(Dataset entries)
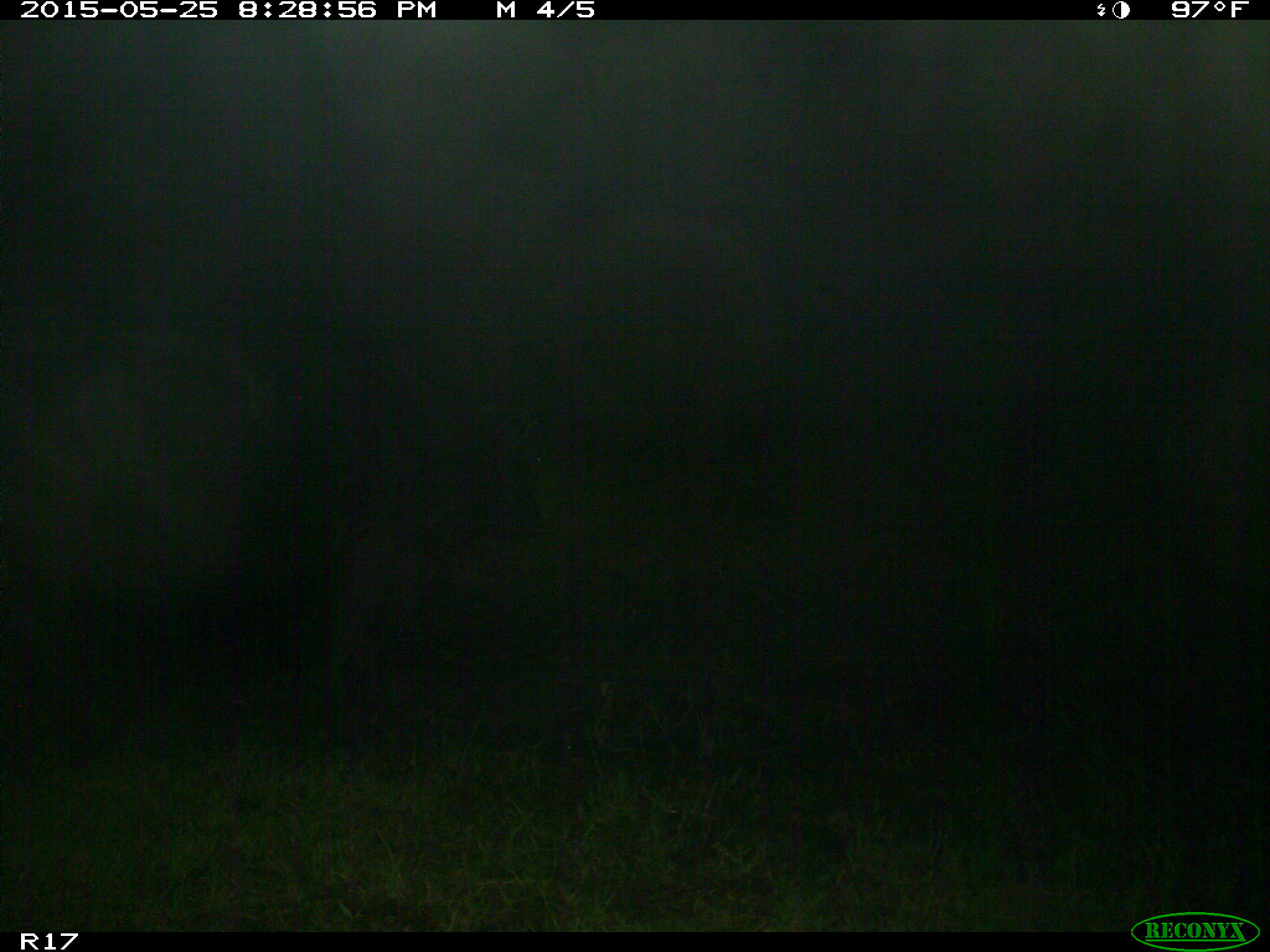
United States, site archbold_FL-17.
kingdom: Animalia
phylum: Chordata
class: Mammalia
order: Artiodactyla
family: Bovidae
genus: Bos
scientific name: Bos taurus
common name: domestic cow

_Task goal:_ Retype the data above as given, letting no picture into the copy.

_Written reply:_
United States, site archbold_FL-17.
kingdom: Animalia
phylum: Chordata
class: Mammalia
order: Artiodactyla
family: Bovidae
genus: Bos
scientific name: Bos taurus
common name: domestic cow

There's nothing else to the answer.